Today I Learned Notes to self about software development

    OAuth vs SAML

    TIL, OAuth and SAML are not the same and do slightly different things. You would never use them both at the same time.

    OAuth

    OAuth is for authorization. The best example I have is when I used my Google account for Pokémon Go. After logging in with my Google account, the Pokemon Go app prompted me to ask if they could have permission to access a bunch of things in my Google account. I didn’t follow it, but there was a bunch of news about how Pokémon Go requested you grant too much access to the Google account. Anywho, OAuth is the protocol used to authorize other services to have access to things in your Google account. Facebook does the same. You may even see apps that say, “Login with your Facebook or Google account and we’ll import all your contacts into our system.” That’s OAuth being used by Facebook and a Google to authorize other services to access resources in your account.

    SAML

    SAML is a protocol for authentication. Basically, you have a service provider (Salesforce, G Suite, Box, etc) and you have an identity provider (Okta, OneLogin, Ping Identity, etc). You’ll have a user account in both systems, let’s say for Jane. When Jane goes to login to Box, she would typically provide a username and password, then Box would authenticate the user. But the IT admins have setup SAML with Box and Okta. So when Jane goes to Box to login now, Box sends a SAML request to Okta. Okta receives that request and may ask the user to login to Okta, if they haven’t already. Okta is essentially tasked with authentication. Okta then sends a SAML response to Box. Box accepts this and creates a session for the user and they’re now logged in. To Box, the SAML response they received is used instead of them providing a username and password.

    Markdown footnotes

    I look up how to do footnotes in Markdown everytime I need to use them.

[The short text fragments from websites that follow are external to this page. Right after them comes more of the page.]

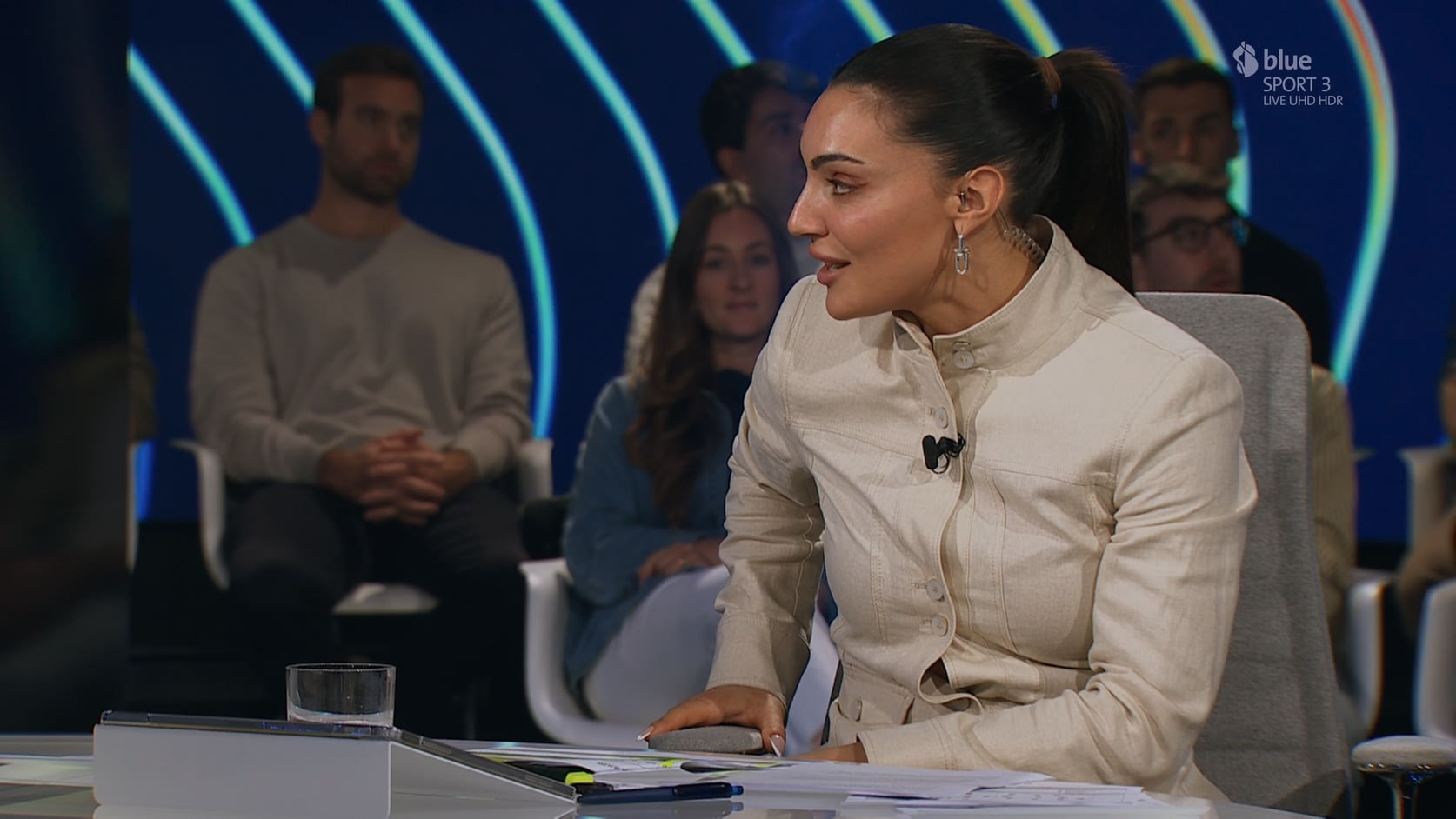 【90分钟足球网 www.90oo.com】2026-04-09 欧冠四分之一决赛首回合 巴萨VS马竞 4K HDR.jpg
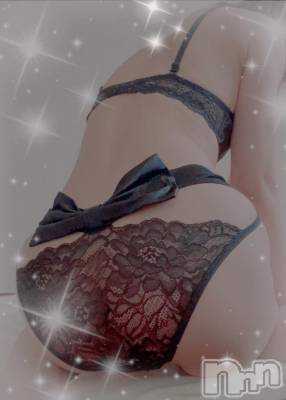 長岡デリヘル BIANCA～主人の知らない私～長岡店(ビアンカナガオカテン) 春日井　めいこ(37)の9月27日写メブログ「おはようございます」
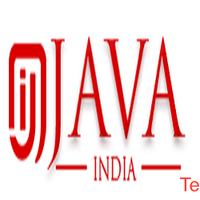 javaindia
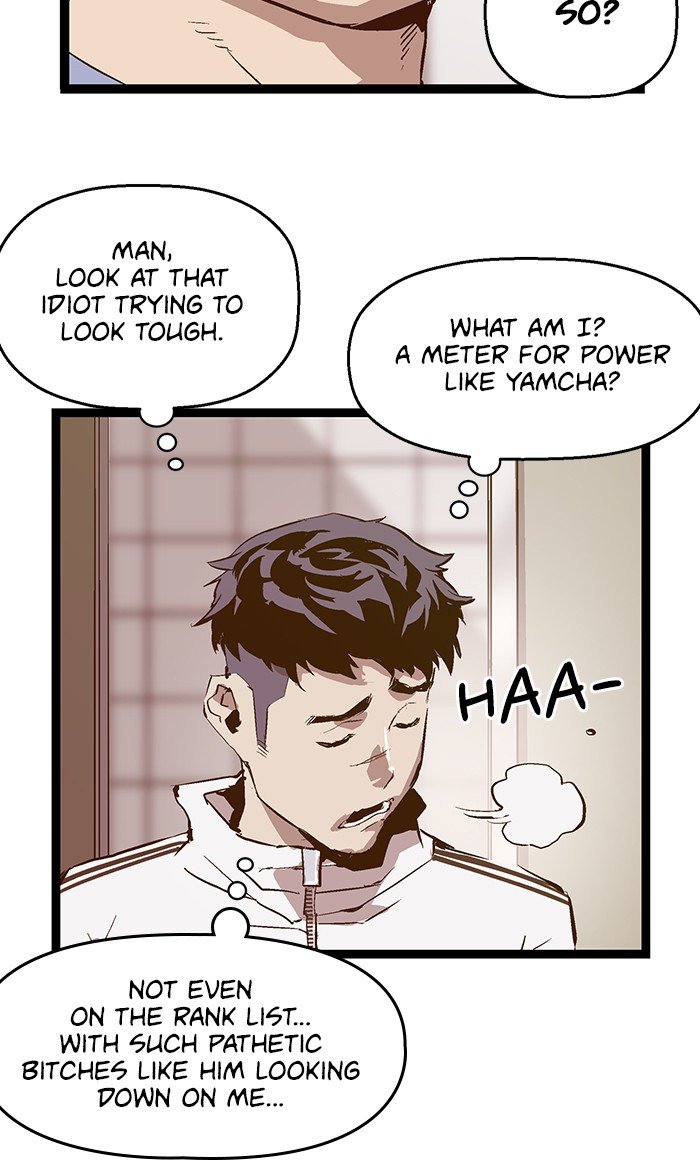 Page 58 of Chapter 45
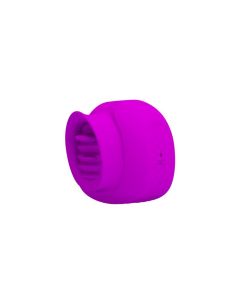 Estelle Clitoris Vibrator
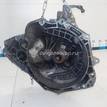 Фото Контрактная (б/у) МКПП для Opel Tigra / Astra / Corsa / Vectra / Signum 122-125 л.с 16V 1.8 л Z 18 XE бензин {forloop.counter}}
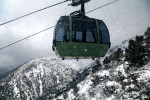 photo: Eurokinissi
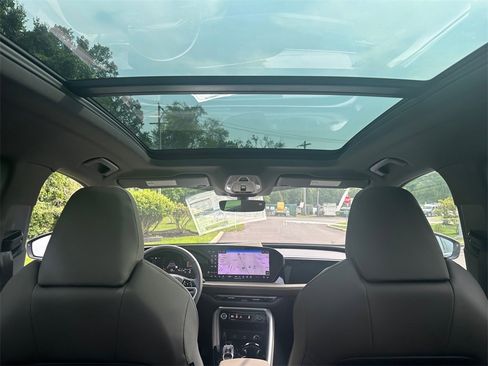 New 2025 Audi Q5 Premium Plus image 29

Maybe if I write this post, I’ll finally remember.

    It works like this:

    Here is a simple footnote[^1]. With some additional text after it.
    
    [^1]: My reference.
    

    Copying records

    When I was setting up Ruby assignment1 this week, I wanted to copy all of the exercises and specs from last quarter and associate them with the assignment for this quarter.

    I came up with a pretty nice solution using .attributes which returns a Hash of the existing attributes for a record that I can pass straight to the .create method.

    new_assignment = Assignment.find(...)
    old_assignment = Assignment.find(...)
    old_assignment.exercises.each do |e|
      copy = e.attributes
      new_e = new_assignment.exercises.create(copy)
    end
    

    BUT this .attributes includes the id too, so this doesn’t work yet. You can exclude key/value pairs from a Hash using .except. You can provide multiple keys at the same time as well.

    new_assignment = Assignment.find(...)
    old_assignment = Assignment.find(...)
    old_assignment.exercises.each do |e|
      copy = e.attributes.except("created_at", "updated_at", "id")
      new_e = new_assignment.exercises.create(copy)
    end
    
    1. This “assignment” is a Rails app, where an “assignment” is a model, and each assignment has many exercises, and each exercise has many specs. 

    JS Polyfill

    I was just trying to do a simple loop over a list of elements in JS

    var inputs = document.getElementsByTagName('input');
    inputs.forEach(function(input, index) {
        // ...
    });
    

    but suprisingly to me I got an error:

    VM52:1 Uncaught TypeError: inputs.forEach is not a function
        at <anonymous>:1:8
    

    inputs is an HTMLCollection, which is array-like object so it should be iterable— right?

    Well it is— but in modern browsers, you need to use a for loop:

    for (const i of inputs) {
      // ...
    }
    

    Alternatively you can convert it to an Array with Array.from().

    This SO answer made me curious what a “polyfill” was so I looked it up.

    In web development, a polyfill is code that implements a feature on web browsers that do not support the feature. Most often, it refers to a JavaScript library that implements an HTML5 or CSS web standard, either an established standard (supported by some browsers) on older browsers, or a proposed standard (not supported by any browsers) on existing browsers.

    —Wikipedia, Polyfill (programming)

    Serving static files with Rack

    You can use a Proc like this to serve static files.

    # config.ru
    map '/' do
      path = '/index.html'
      default_homepage = File.read(path)
      app = proc do |env|
        [200, { 'Content-Type' => 'text/html' }, [default_homepage]]
        # last argument needs to be an array
      end
      run app
    end
    

    The proc keyword is the equivalent to Proc.new.